+++ Given text

Trump was, in his roundabout way, pinning the blame on China. Consenting to anguished pleas from White House staff and his virus task force, Trump gave permission to get rid of certain obstacles to coping with the virus, but that’s a far cry from leadership. Much of the administration’s advertised response to COVID-19 has been vaporware. Testing facilities at Target and Walmart — nowhere to be found. A trace-and-inform system designed in consultation with the great minds, and using the technology, of Silicon Valley — it remains an idea that’s being beta-tested. Trump simply turns to Twitter to announce his wishes — schools should be opened — and then goes back to playing a made-for-TV role. He cannot really conceive of the job of president as anything beyond a persona he’s adapting and modeling.

At the Rose Garden this week we had “tough on China” Donald. Though if you look closely, the talons have been clipped.

But really, who knows what he was doing?

Trump had come to announce the passage of the Hong Kong Autonomy Act, which seeks to punish Chinese leaders for traducing Hong Kong’s legal freedoms. But Trump suggested the destruction of Hong Kong was good, actually. “We’re going to do a lot more business because of it, because we just lost one competitor,” he said, before seeming to say that “the gift of freedom” for Hong Kongers was somehow unfair for everyone else.

But overall he was attempting to contrast himself with Joe Biden. Trump said that under President Obama and Vice President Biden, China was allowed “to pillage our factories, plunder our communities, and steal our most precious secrets.” Trump claimed, “And I’ve stopped it largely.”

Maybe people will buy this. But Trump’s trade war with China yielded no real concessions, basically ending with his pleading for China to buy more soybeans from swing states. That is, Trump’s deal with China was going to do nothing to reverse the direction in which industrial development is going. It was his pride in his China deal, and hopes for soybean purchases, that caused Trump to overpraise China’s efforts to contain the coronavirus. Eight separate times between January 30 and the end of February, Trump said that China or Chairman Xi was “working very hard” to contain the virus. Four times he said China was running things “professionally.”

Trump faced a real crisis this year, and the job of president got more difficult. He got bored of both. And now, belatedly recognizing that the crisis is destroying his reelection bid, he’s trying to rouse himself to get interested in the nation he leads, and the world it sits in. But to any clear-eyed observer, it’s obvious he’d rather be talking about the latest Morning Joe.

++++++
+++ Data provided

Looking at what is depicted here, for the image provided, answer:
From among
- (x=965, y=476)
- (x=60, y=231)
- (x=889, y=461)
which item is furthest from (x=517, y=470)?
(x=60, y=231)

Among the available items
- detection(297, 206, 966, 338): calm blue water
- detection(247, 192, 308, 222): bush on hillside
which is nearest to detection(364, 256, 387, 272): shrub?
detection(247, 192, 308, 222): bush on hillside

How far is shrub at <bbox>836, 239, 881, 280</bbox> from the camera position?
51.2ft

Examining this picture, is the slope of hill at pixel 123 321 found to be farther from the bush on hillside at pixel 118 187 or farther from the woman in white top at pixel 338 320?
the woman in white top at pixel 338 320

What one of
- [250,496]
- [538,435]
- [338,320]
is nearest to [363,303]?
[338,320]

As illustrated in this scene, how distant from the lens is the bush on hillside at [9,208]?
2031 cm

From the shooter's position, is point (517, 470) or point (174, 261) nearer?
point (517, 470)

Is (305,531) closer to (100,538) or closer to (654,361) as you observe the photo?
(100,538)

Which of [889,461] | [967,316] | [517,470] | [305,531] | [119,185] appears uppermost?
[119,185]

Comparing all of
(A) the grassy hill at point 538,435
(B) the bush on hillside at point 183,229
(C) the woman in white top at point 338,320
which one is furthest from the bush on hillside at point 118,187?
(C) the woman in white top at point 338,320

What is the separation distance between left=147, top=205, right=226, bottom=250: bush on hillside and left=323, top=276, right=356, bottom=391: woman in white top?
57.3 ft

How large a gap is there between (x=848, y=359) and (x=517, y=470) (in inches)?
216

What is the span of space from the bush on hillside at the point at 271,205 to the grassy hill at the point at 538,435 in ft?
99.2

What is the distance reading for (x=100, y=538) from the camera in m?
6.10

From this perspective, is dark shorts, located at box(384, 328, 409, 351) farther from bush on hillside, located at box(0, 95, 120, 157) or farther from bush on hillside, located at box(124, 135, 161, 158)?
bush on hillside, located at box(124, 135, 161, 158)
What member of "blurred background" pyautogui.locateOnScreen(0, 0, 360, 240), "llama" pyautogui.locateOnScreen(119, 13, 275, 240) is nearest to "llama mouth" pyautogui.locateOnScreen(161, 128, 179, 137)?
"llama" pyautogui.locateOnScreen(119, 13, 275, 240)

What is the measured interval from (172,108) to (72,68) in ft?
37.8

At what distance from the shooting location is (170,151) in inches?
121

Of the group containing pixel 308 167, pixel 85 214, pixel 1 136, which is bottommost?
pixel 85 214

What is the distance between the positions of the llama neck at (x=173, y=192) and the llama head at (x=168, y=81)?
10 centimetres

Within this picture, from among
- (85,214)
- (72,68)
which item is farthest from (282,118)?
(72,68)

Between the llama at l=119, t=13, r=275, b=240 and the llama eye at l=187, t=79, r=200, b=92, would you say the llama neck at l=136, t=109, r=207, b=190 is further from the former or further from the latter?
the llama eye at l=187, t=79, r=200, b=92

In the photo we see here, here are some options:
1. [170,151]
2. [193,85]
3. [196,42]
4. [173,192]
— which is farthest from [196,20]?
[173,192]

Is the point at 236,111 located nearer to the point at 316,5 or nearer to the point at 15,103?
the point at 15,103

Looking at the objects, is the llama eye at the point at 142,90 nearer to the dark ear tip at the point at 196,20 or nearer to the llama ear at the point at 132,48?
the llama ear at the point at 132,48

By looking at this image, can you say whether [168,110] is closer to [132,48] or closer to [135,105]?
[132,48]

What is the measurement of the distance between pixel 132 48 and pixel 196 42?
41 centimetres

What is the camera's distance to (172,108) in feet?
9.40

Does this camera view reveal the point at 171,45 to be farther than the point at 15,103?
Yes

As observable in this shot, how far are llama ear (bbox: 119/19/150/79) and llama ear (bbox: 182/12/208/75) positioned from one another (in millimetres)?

++++++
+++ Data provided

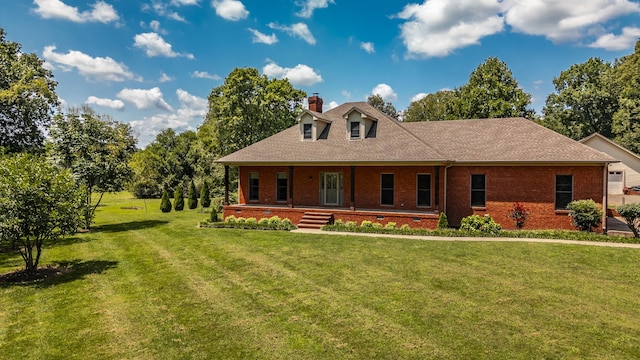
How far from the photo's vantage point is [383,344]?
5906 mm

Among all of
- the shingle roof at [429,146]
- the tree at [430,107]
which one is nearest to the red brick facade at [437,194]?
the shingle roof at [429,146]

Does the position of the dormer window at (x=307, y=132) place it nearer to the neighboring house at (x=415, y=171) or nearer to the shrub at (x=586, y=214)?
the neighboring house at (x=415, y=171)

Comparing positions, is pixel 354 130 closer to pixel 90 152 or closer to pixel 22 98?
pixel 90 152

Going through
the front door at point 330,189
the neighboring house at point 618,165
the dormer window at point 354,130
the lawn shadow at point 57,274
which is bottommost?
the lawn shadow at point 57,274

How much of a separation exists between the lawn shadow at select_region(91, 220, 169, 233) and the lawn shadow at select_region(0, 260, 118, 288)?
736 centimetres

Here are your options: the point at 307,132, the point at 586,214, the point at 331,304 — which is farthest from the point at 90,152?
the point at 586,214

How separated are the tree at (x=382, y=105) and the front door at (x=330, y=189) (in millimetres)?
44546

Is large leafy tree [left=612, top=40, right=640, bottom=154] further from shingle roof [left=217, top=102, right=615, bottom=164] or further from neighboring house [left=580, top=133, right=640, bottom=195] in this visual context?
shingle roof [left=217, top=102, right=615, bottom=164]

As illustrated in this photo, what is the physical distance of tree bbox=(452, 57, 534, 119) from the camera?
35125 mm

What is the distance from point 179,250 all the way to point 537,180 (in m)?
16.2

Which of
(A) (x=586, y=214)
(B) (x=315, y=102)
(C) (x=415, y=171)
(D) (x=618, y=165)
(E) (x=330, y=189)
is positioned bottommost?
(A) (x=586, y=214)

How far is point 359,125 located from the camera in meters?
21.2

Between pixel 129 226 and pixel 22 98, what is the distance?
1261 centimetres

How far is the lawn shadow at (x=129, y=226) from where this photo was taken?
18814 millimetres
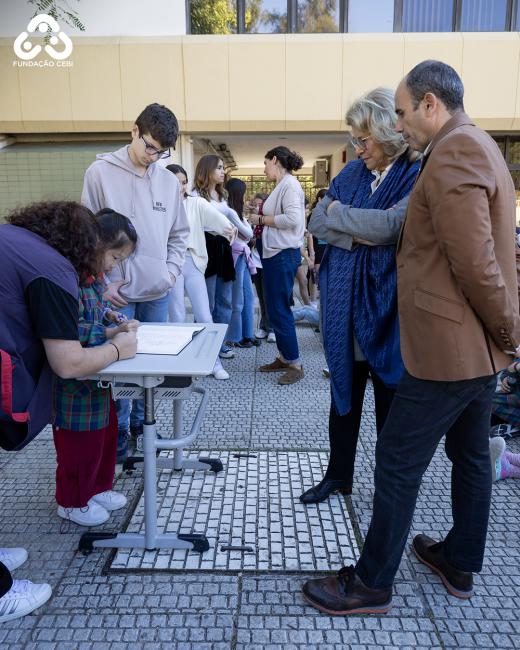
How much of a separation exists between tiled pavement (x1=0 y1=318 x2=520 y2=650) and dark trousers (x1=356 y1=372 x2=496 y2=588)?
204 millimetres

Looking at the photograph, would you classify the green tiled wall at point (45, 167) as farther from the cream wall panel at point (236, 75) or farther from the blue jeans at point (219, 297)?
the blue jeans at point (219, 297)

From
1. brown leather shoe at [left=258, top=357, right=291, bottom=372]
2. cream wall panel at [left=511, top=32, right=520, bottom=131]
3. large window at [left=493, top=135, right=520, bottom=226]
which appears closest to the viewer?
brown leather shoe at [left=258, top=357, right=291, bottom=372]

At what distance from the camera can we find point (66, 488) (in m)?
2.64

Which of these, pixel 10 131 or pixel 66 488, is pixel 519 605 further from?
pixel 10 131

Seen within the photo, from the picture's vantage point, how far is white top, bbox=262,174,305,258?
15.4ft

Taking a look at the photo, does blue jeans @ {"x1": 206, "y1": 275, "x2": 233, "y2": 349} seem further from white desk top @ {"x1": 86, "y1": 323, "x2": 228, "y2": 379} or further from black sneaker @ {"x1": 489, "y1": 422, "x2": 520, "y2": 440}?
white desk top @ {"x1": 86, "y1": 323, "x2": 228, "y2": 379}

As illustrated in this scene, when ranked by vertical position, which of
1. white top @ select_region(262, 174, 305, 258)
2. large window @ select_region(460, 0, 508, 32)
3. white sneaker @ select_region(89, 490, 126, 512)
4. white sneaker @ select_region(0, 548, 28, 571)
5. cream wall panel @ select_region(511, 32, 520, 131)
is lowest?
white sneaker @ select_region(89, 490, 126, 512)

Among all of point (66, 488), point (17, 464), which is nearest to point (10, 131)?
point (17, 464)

++++++

Assignment 1: Please write out the passage of the Trump commentary between "Trump had come" and "for everyone else.", inclusive.
Assignment 2: In the Trump commentary, how many times between January 30 and the end of February did Trump say China or Chairman Xi was "working very hard" to contain the virus?

Response area 1:
Trump had come to announce the passage of the Hong Kong Autonomy Act, which seeks to punish Chinese leaders for traducing Hong Kong’s legal freedoms. But Trump suggested the destruction of Hong Kong was good, actually. “We’re going to do a lot more business because of it, because we just lost one competitor,” he said, before seeming to say that “the gift of freedom” for Hong Kongers was somehow unfair for everyone else.

Response area 2: Eight times.